GNU Hurd, the kernel that was not

This covers some ground but not at the level I want. Some parts are to be added, expanded, and rewritten. Also there’re some pages and reports that I haven’t read yet.

Back in early 80s, GNU project started with the goal to provide a free Unix-compatible software system. The intent was a system with everything needed to write and run C programs. At the heart of an operating system lies the kernel, the core that facilitates interactions between hardware and software. For GNU in the early years, the plan was to use MIT-developed TRIX that its authors have decided to distribute for free. Soon after the plan was changed to the CMU-developed message-parsing Mach.
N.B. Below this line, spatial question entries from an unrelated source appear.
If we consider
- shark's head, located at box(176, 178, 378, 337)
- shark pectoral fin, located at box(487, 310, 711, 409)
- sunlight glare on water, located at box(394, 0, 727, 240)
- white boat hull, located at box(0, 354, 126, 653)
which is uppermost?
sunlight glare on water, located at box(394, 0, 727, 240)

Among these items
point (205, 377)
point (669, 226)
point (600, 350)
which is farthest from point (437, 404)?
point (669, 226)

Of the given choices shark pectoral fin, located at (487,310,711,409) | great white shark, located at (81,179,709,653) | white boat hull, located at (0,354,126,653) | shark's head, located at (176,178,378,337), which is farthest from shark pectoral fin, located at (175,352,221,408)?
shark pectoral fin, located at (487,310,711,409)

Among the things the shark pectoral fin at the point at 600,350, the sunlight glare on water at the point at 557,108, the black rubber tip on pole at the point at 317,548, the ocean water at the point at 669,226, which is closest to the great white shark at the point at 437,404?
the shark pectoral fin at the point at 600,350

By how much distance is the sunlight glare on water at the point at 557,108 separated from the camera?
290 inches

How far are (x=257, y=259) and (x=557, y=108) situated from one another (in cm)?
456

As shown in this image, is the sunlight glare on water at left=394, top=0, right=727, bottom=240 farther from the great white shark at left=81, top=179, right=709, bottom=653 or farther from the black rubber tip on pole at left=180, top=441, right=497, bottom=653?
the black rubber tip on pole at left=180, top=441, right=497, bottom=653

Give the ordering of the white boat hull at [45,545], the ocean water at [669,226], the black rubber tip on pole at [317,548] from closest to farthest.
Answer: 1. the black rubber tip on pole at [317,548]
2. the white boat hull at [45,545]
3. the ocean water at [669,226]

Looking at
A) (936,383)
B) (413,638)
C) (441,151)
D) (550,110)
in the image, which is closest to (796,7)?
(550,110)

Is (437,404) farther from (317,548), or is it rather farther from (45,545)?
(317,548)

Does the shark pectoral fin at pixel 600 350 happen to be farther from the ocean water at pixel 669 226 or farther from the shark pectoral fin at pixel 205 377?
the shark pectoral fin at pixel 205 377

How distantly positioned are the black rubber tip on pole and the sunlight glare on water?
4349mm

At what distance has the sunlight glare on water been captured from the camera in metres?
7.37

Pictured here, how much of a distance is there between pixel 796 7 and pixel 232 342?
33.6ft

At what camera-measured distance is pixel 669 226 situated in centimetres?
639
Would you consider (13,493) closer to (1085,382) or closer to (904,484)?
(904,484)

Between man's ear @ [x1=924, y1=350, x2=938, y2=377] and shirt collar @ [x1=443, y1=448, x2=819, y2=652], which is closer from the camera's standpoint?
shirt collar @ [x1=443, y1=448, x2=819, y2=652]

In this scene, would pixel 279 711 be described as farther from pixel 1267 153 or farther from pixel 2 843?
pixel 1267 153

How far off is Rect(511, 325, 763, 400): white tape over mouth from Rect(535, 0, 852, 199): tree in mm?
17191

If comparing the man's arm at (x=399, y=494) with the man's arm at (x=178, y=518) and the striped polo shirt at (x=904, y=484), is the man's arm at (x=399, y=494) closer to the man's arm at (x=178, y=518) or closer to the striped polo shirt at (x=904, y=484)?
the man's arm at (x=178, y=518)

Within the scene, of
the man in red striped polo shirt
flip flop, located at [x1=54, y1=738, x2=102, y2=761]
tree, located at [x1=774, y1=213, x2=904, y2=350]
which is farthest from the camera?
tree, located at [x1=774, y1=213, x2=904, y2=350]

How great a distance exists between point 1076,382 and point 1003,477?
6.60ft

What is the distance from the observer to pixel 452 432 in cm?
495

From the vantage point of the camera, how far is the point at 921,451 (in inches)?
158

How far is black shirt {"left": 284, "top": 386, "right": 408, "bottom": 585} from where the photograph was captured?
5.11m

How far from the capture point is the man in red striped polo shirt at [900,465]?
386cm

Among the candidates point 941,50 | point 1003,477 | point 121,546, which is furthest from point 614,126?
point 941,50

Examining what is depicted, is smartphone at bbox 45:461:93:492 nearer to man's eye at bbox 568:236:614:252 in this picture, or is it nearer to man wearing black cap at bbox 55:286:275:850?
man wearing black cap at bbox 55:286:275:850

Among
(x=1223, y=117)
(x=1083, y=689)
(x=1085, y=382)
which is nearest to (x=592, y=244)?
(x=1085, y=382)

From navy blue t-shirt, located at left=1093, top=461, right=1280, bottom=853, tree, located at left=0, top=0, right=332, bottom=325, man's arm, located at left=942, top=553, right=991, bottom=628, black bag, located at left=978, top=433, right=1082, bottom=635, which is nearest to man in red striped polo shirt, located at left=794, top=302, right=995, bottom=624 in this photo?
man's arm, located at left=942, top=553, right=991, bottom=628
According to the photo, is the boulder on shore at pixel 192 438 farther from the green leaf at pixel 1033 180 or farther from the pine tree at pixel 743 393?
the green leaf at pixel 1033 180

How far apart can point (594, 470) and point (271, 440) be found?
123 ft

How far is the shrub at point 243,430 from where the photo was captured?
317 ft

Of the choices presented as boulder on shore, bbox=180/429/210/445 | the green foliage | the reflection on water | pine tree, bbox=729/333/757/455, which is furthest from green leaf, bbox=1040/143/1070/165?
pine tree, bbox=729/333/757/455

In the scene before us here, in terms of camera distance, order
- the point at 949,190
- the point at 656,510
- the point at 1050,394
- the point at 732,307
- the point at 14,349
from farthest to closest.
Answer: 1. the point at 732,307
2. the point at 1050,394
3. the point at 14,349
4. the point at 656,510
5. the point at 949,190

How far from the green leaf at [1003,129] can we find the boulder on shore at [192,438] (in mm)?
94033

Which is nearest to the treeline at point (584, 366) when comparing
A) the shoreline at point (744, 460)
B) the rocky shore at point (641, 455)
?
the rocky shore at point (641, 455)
Mach was originally based on BSD kernel that was re-implemented on message-pas sing concepts. BSD then contained AT&T proprietary code and Mach devs were working to separate this code from the kernel. A decade after GNU project started, and with userland having matured, development started on the kernel part. Its name, Hurd.

Unfortunately for Hurd, soon after Linux started as well. Its more boring design meant that it was easier to hack it, and in short time its momentum came to far surpass Hurd’s. This prompted GNU to decide to use Linux as their kernel and concentrate their efforts to make userland work reliably on Linux. As a consequence Hurd development stagnated. Nevertheless people continued to contribute, and eventually it started working. This is an important point. It works. It is a popular misconception that Hurd is vaporware, but it isn’t. It may never be ready for prime-time but it can run and provide a functioning system.

This post will cover Mach and Hurd architecture, status, and issues. The goal is to provide a general overview for anyone interested as the the official site has information spread across the site. Depending I may eventually move some of the more extensive parts to Hurd site.

Mach

Mach was developed at Carnegie Mellon University between 1985 and 1994, and later by GNU project, which is why nowadays it is referred to as GNU Mach. As mentioned in introduction, Mach was originally developed as a BSD variant. By the third and final version, the kernel provided only Mach related facilities and features required to support higher system layers. Basically οnly the base upon which operating systems can be built is provided.

This design is referred to as microkernel, and Mach was among the first. It brought forth numerous new concepts, and it can be said it was an academical success. Nevertheless, it isn’t state of the art nowadays, something covered in later section.

Mach’s goal is to minimize abstractions provided by the kernel, and every abstraction is associated with a rich set of semantics. Those abstractions are

task	resource allocation
thread	CPU utilization
port	communication channel
message	data objects
memory object	internal memory management unit

The traditional notion of process is not provided. Instead task and thread are in its place. The thread provides a point of control whereas the task provides resources for its containing threads, meaning a thread is collection of resources. Tasks can share resources over ports if they’ve sufficient rights.

A port is an entity that can be seen as a message queue. Communication across ports is asynchronous. As a consequence messages have to be copied inside the kernel and queued there which slows down IPC.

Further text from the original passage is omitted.